Back Story: Gustella’s reverse contrast letterforms owe a debt to the extreme slab serifs of the late 19th century, seen on everything from the Wild West’s “Wanted” handbills to circus posters. However, Gustella also represents an extension of the slow evolution of this style that crept along through the decades, worming its way into 1960s psychedelic poster lettering and strolling into the 1970s (take, for example, the record sleeve of David Bowie’s 1971 album Hunky Dory). But don’t think of this as a revival of any sort; Thomas Thiemich of the Belgian-based foundry Type By describes Gustella as “a very specific cherry on the pie,” and he’s not wrong. The typeface advances the design of reverse contrast letters, introducing a modern sense of depth and dimension in its flat-sided characters that look almost as if they were razored and molded out of stiff paper. The Type Director’s Club of New York City recognized Gustella this year with an award for typeface design.

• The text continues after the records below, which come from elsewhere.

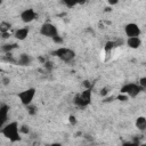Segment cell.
<instances>
[{
  "label": "cell",
  "instance_id": "obj_1",
  "mask_svg": "<svg viewBox=\"0 0 146 146\" xmlns=\"http://www.w3.org/2000/svg\"><path fill=\"white\" fill-rule=\"evenodd\" d=\"M1 133L9 139V141L11 143H16L21 140V135H19V125L16 121L9 122L7 124H5L1 129Z\"/></svg>",
  "mask_w": 146,
  "mask_h": 146
},
{
  "label": "cell",
  "instance_id": "obj_2",
  "mask_svg": "<svg viewBox=\"0 0 146 146\" xmlns=\"http://www.w3.org/2000/svg\"><path fill=\"white\" fill-rule=\"evenodd\" d=\"M51 54L54 56H56L57 58H59L60 60L65 62V63L72 62L75 58V56H76V54H75L74 50H72L70 48H66V47H59L56 50H54Z\"/></svg>",
  "mask_w": 146,
  "mask_h": 146
},
{
  "label": "cell",
  "instance_id": "obj_3",
  "mask_svg": "<svg viewBox=\"0 0 146 146\" xmlns=\"http://www.w3.org/2000/svg\"><path fill=\"white\" fill-rule=\"evenodd\" d=\"M91 89H83V91L75 95L73 102L79 107H87L91 103Z\"/></svg>",
  "mask_w": 146,
  "mask_h": 146
},
{
  "label": "cell",
  "instance_id": "obj_4",
  "mask_svg": "<svg viewBox=\"0 0 146 146\" xmlns=\"http://www.w3.org/2000/svg\"><path fill=\"white\" fill-rule=\"evenodd\" d=\"M144 89L138 86V83H125L121 87L120 92L121 95H125L127 97H137Z\"/></svg>",
  "mask_w": 146,
  "mask_h": 146
},
{
  "label": "cell",
  "instance_id": "obj_5",
  "mask_svg": "<svg viewBox=\"0 0 146 146\" xmlns=\"http://www.w3.org/2000/svg\"><path fill=\"white\" fill-rule=\"evenodd\" d=\"M35 94H36V89H35V88H27V89H25V90L18 92L17 97H18L19 102H21L24 106H29V105L32 104V100H33Z\"/></svg>",
  "mask_w": 146,
  "mask_h": 146
},
{
  "label": "cell",
  "instance_id": "obj_6",
  "mask_svg": "<svg viewBox=\"0 0 146 146\" xmlns=\"http://www.w3.org/2000/svg\"><path fill=\"white\" fill-rule=\"evenodd\" d=\"M40 34L46 36V38H50V39H54L56 36L59 35V32H58V29L56 25H54L52 23H43L40 27Z\"/></svg>",
  "mask_w": 146,
  "mask_h": 146
},
{
  "label": "cell",
  "instance_id": "obj_7",
  "mask_svg": "<svg viewBox=\"0 0 146 146\" xmlns=\"http://www.w3.org/2000/svg\"><path fill=\"white\" fill-rule=\"evenodd\" d=\"M124 33L128 38H133V36H139L141 33V30L138 24L136 23H128L124 26Z\"/></svg>",
  "mask_w": 146,
  "mask_h": 146
},
{
  "label": "cell",
  "instance_id": "obj_8",
  "mask_svg": "<svg viewBox=\"0 0 146 146\" xmlns=\"http://www.w3.org/2000/svg\"><path fill=\"white\" fill-rule=\"evenodd\" d=\"M19 17H21V21H22L23 23H26V24H27V23L33 22V21L38 17V14L34 11V9L27 8V9H24V10L21 13Z\"/></svg>",
  "mask_w": 146,
  "mask_h": 146
},
{
  "label": "cell",
  "instance_id": "obj_9",
  "mask_svg": "<svg viewBox=\"0 0 146 146\" xmlns=\"http://www.w3.org/2000/svg\"><path fill=\"white\" fill-rule=\"evenodd\" d=\"M29 33H30V29H29L27 26H24V27L17 29V30L15 31L14 36H15L17 40H19V41H23V40H25V39L27 38Z\"/></svg>",
  "mask_w": 146,
  "mask_h": 146
},
{
  "label": "cell",
  "instance_id": "obj_10",
  "mask_svg": "<svg viewBox=\"0 0 146 146\" xmlns=\"http://www.w3.org/2000/svg\"><path fill=\"white\" fill-rule=\"evenodd\" d=\"M127 46L131 49H138L141 46V39L139 36H133V38H128L127 39Z\"/></svg>",
  "mask_w": 146,
  "mask_h": 146
},
{
  "label": "cell",
  "instance_id": "obj_11",
  "mask_svg": "<svg viewBox=\"0 0 146 146\" xmlns=\"http://www.w3.org/2000/svg\"><path fill=\"white\" fill-rule=\"evenodd\" d=\"M32 60L33 59H32V57L30 55H27V54H21L19 57H18V59H17V63L21 66H30L32 64Z\"/></svg>",
  "mask_w": 146,
  "mask_h": 146
},
{
  "label": "cell",
  "instance_id": "obj_12",
  "mask_svg": "<svg viewBox=\"0 0 146 146\" xmlns=\"http://www.w3.org/2000/svg\"><path fill=\"white\" fill-rule=\"evenodd\" d=\"M8 112H9V107L7 105H2L0 106V128L2 129L5 122L8 119Z\"/></svg>",
  "mask_w": 146,
  "mask_h": 146
},
{
  "label": "cell",
  "instance_id": "obj_13",
  "mask_svg": "<svg viewBox=\"0 0 146 146\" xmlns=\"http://www.w3.org/2000/svg\"><path fill=\"white\" fill-rule=\"evenodd\" d=\"M135 125H136V128L139 130V131H145L146 130V117L145 116H138L137 119H136V121H135Z\"/></svg>",
  "mask_w": 146,
  "mask_h": 146
},
{
  "label": "cell",
  "instance_id": "obj_14",
  "mask_svg": "<svg viewBox=\"0 0 146 146\" xmlns=\"http://www.w3.org/2000/svg\"><path fill=\"white\" fill-rule=\"evenodd\" d=\"M17 48V44L16 43H3L0 46V51L2 54H9L14 49Z\"/></svg>",
  "mask_w": 146,
  "mask_h": 146
},
{
  "label": "cell",
  "instance_id": "obj_15",
  "mask_svg": "<svg viewBox=\"0 0 146 146\" xmlns=\"http://www.w3.org/2000/svg\"><path fill=\"white\" fill-rule=\"evenodd\" d=\"M10 29H11V24L9 22H1L0 23V32H1V34L8 33Z\"/></svg>",
  "mask_w": 146,
  "mask_h": 146
},
{
  "label": "cell",
  "instance_id": "obj_16",
  "mask_svg": "<svg viewBox=\"0 0 146 146\" xmlns=\"http://www.w3.org/2000/svg\"><path fill=\"white\" fill-rule=\"evenodd\" d=\"M26 108H27V113L30 114V115H35L36 114V112H38V108H36V106H34V105H29V106H26Z\"/></svg>",
  "mask_w": 146,
  "mask_h": 146
},
{
  "label": "cell",
  "instance_id": "obj_17",
  "mask_svg": "<svg viewBox=\"0 0 146 146\" xmlns=\"http://www.w3.org/2000/svg\"><path fill=\"white\" fill-rule=\"evenodd\" d=\"M116 47V43L115 42H113V41H107L106 42V44H105V50L106 51H111L113 48H115Z\"/></svg>",
  "mask_w": 146,
  "mask_h": 146
},
{
  "label": "cell",
  "instance_id": "obj_18",
  "mask_svg": "<svg viewBox=\"0 0 146 146\" xmlns=\"http://www.w3.org/2000/svg\"><path fill=\"white\" fill-rule=\"evenodd\" d=\"M64 6H66L67 8H73V7H75L76 5H78V2H75V1H70V0H65V1H63L62 2Z\"/></svg>",
  "mask_w": 146,
  "mask_h": 146
},
{
  "label": "cell",
  "instance_id": "obj_19",
  "mask_svg": "<svg viewBox=\"0 0 146 146\" xmlns=\"http://www.w3.org/2000/svg\"><path fill=\"white\" fill-rule=\"evenodd\" d=\"M29 132H30V127H29V125L23 124V125L19 127V133H24V135H26V133H29Z\"/></svg>",
  "mask_w": 146,
  "mask_h": 146
},
{
  "label": "cell",
  "instance_id": "obj_20",
  "mask_svg": "<svg viewBox=\"0 0 146 146\" xmlns=\"http://www.w3.org/2000/svg\"><path fill=\"white\" fill-rule=\"evenodd\" d=\"M138 86L141 87L143 89L146 88V76H141V78L139 79V83H138Z\"/></svg>",
  "mask_w": 146,
  "mask_h": 146
},
{
  "label": "cell",
  "instance_id": "obj_21",
  "mask_svg": "<svg viewBox=\"0 0 146 146\" xmlns=\"http://www.w3.org/2000/svg\"><path fill=\"white\" fill-rule=\"evenodd\" d=\"M111 89L108 88V87H104L102 90H100V96H103V97H105L107 94H108V91H110Z\"/></svg>",
  "mask_w": 146,
  "mask_h": 146
},
{
  "label": "cell",
  "instance_id": "obj_22",
  "mask_svg": "<svg viewBox=\"0 0 146 146\" xmlns=\"http://www.w3.org/2000/svg\"><path fill=\"white\" fill-rule=\"evenodd\" d=\"M1 82H2L3 86H8V84L10 83V79H9L8 76H3V78L1 79Z\"/></svg>",
  "mask_w": 146,
  "mask_h": 146
},
{
  "label": "cell",
  "instance_id": "obj_23",
  "mask_svg": "<svg viewBox=\"0 0 146 146\" xmlns=\"http://www.w3.org/2000/svg\"><path fill=\"white\" fill-rule=\"evenodd\" d=\"M68 122H70L71 124H73V125H75V124H76V117H75L74 115H70V116H68Z\"/></svg>",
  "mask_w": 146,
  "mask_h": 146
},
{
  "label": "cell",
  "instance_id": "obj_24",
  "mask_svg": "<svg viewBox=\"0 0 146 146\" xmlns=\"http://www.w3.org/2000/svg\"><path fill=\"white\" fill-rule=\"evenodd\" d=\"M52 40H54V42H55V43H58V44H62V43H63V38H62V36H59V35H58V36H56V38H54Z\"/></svg>",
  "mask_w": 146,
  "mask_h": 146
},
{
  "label": "cell",
  "instance_id": "obj_25",
  "mask_svg": "<svg viewBox=\"0 0 146 146\" xmlns=\"http://www.w3.org/2000/svg\"><path fill=\"white\" fill-rule=\"evenodd\" d=\"M122 146H138V144L133 143V141H125L122 144Z\"/></svg>",
  "mask_w": 146,
  "mask_h": 146
},
{
  "label": "cell",
  "instance_id": "obj_26",
  "mask_svg": "<svg viewBox=\"0 0 146 146\" xmlns=\"http://www.w3.org/2000/svg\"><path fill=\"white\" fill-rule=\"evenodd\" d=\"M83 86H84V88H86V89H91V83H89V81H88V80L83 81Z\"/></svg>",
  "mask_w": 146,
  "mask_h": 146
},
{
  "label": "cell",
  "instance_id": "obj_27",
  "mask_svg": "<svg viewBox=\"0 0 146 146\" xmlns=\"http://www.w3.org/2000/svg\"><path fill=\"white\" fill-rule=\"evenodd\" d=\"M117 98H119V99H121V100H122V102H123V100H125V99H127V98H128V97H127V96H125V95H120V96H119V97H117Z\"/></svg>",
  "mask_w": 146,
  "mask_h": 146
},
{
  "label": "cell",
  "instance_id": "obj_28",
  "mask_svg": "<svg viewBox=\"0 0 146 146\" xmlns=\"http://www.w3.org/2000/svg\"><path fill=\"white\" fill-rule=\"evenodd\" d=\"M116 3H117L116 0H111V1H108V5H116Z\"/></svg>",
  "mask_w": 146,
  "mask_h": 146
},
{
  "label": "cell",
  "instance_id": "obj_29",
  "mask_svg": "<svg viewBox=\"0 0 146 146\" xmlns=\"http://www.w3.org/2000/svg\"><path fill=\"white\" fill-rule=\"evenodd\" d=\"M50 146H63L60 143H54V144H51Z\"/></svg>",
  "mask_w": 146,
  "mask_h": 146
},
{
  "label": "cell",
  "instance_id": "obj_30",
  "mask_svg": "<svg viewBox=\"0 0 146 146\" xmlns=\"http://www.w3.org/2000/svg\"><path fill=\"white\" fill-rule=\"evenodd\" d=\"M112 99H114V97H110V98H105V102H112Z\"/></svg>",
  "mask_w": 146,
  "mask_h": 146
},
{
  "label": "cell",
  "instance_id": "obj_31",
  "mask_svg": "<svg viewBox=\"0 0 146 146\" xmlns=\"http://www.w3.org/2000/svg\"><path fill=\"white\" fill-rule=\"evenodd\" d=\"M138 146H146V143H140L138 144Z\"/></svg>",
  "mask_w": 146,
  "mask_h": 146
},
{
  "label": "cell",
  "instance_id": "obj_32",
  "mask_svg": "<svg viewBox=\"0 0 146 146\" xmlns=\"http://www.w3.org/2000/svg\"><path fill=\"white\" fill-rule=\"evenodd\" d=\"M1 5H2V0H0V6H1Z\"/></svg>",
  "mask_w": 146,
  "mask_h": 146
}]
</instances>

Why’s it called Gustella? “Every type project has a work-in-progress name,” says Thiemich. “Mine are often constructed from syllables I like hearing and saying, combined with the letters that represent the overall design of the typeface best.” Gustela was a working name that stuck, although it had no literal meaning. It was just a vague reference to the Latin/Italian word “gusto,” or “taste.” The only change was adding an extra “L” to its original spelling, allowing the word to roll smoothly off the tongue. That’s better.

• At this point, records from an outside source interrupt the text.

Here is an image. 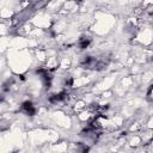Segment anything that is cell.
Wrapping results in <instances>:
<instances>
[{
    "label": "cell",
    "mask_w": 153,
    "mask_h": 153,
    "mask_svg": "<svg viewBox=\"0 0 153 153\" xmlns=\"http://www.w3.org/2000/svg\"><path fill=\"white\" fill-rule=\"evenodd\" d=\"M36 73L39 75V78H41L42 82L44 84V86L45 87H49L50 84H51V79H53V76L50 75V73L47 69H42V68L41 69H37Z\"/></svg>",
    "instance_id": "1"
},
{
    "label": "cell",
    "mask_w": 153,
    "mask_h": 153,
    "mask_svg": "<svg viewBox=\"0 0 153 153\" xmlns=\"http://www.w3.org/2000/svg\"><path fill=\"white\" fill-rule=\"evenodd\" d=\"M20 110H22L25 115H29V116H33V115L36 114V108H35V105L32 104V102H30V100L24 102V103L22 104V106H20Z\"/></svg>",
    "instance_id": "2"
},
{
    "label": "cell",
    "mask_w": 153,
    "mask_h": 153,
    "mask_svg": "<svg viewBox=\"0 0 153 153\" xmlns=\"http://www.w3.org/2000/svg\"><path fill=\"white\" fill-rule=\"evenodd\" d=\"M66 98H67V93H66V92H60V93L53 94V96L49 98V102L53 103V104H56V103H61V102H63Z\"/></svg>",
    "instance_id": "3"
},
{
    "label": "cell",
    "mask_w": 153,
    "mask_h": 153,
    "mask_svg": "<svg viewBox=\"0 0 153 153\" xmlns=\"http://www.w3.org/2000/svg\"><path fill=\"white\" fill-rule=\"evenodd\" d=\"M90 43H91V38H88V37H81L80 41H79V47H80V49H85V48L88 47Z\"/></svg>",
    "instance_id": "4"
},
{
    "label": "cell",
    "mask_w": 153,
    "mask_h": 153,
    "mask_svg": "<svg viewBox=\"0 0 153 153\" xmlns=\"http://www.w3.org/2000/svg\"><path fill=\"white\" fill-rule=\"evenodd\" d=\"M78 151L79 153H87L90 151V147L87 145H84V143H79L78 145Z\"/></svg>",
    "instance_id": "5"
},
{
    "label": "cell",
    "mask_w": 153,
    "mask_h": 153,
    "mask_svg": "<svg viewBox=\"0 0 153 153\" xmlns=\"http://www.w3.org/2000/svg\"><path fill=\"white\" fill-rule=\"evenodd\" d=\"M147 96H148V98H149V99H152V100H153V85H152V86L148 88Z\"/></svg>",
    "instance_id": "6"
}]
</instances>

What are its distinguishing characteristics? Gustella’s stark reverse contrast letters flaunt wide, extended counters inside narrow condensed shapes. Its modular outer surfaces emphasize the monospace quality of the typeface (all variants share identical metrics), while the playful counter shapes lend some sparkle. Its four styles—Solid, Boxed, Inline, and Stripes—come in four weights (Stripes is definitely the most fun, though, as the number of stripes per character corresponds to the weight). The overall effect is as endearingly goofy as a pair of 1970s ultra wide bellbottoms. Different styles can be overlaid and colored in layers for added entertainment.

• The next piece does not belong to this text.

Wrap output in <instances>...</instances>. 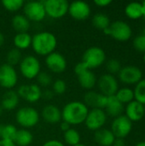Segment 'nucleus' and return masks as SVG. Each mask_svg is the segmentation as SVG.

What should I use it for? Gustella works well anywhere a free spirit is welcome: posters, packaging, wordmarks, movie titles, and bold advertising campaigns all come to mind.
What other typefaces do you like to pair it with? “I like to combine it with Remo to underline the ’70s touch of it,” says Thiemich. Again, he is not wrong. Remo’s fat, juicy characters are not exactly shy, so if you’d prefer to let the other typeface take a backseat to Gustella’s theatrics, try something like Grafik—a quiet typeface that will hold its own very nicely.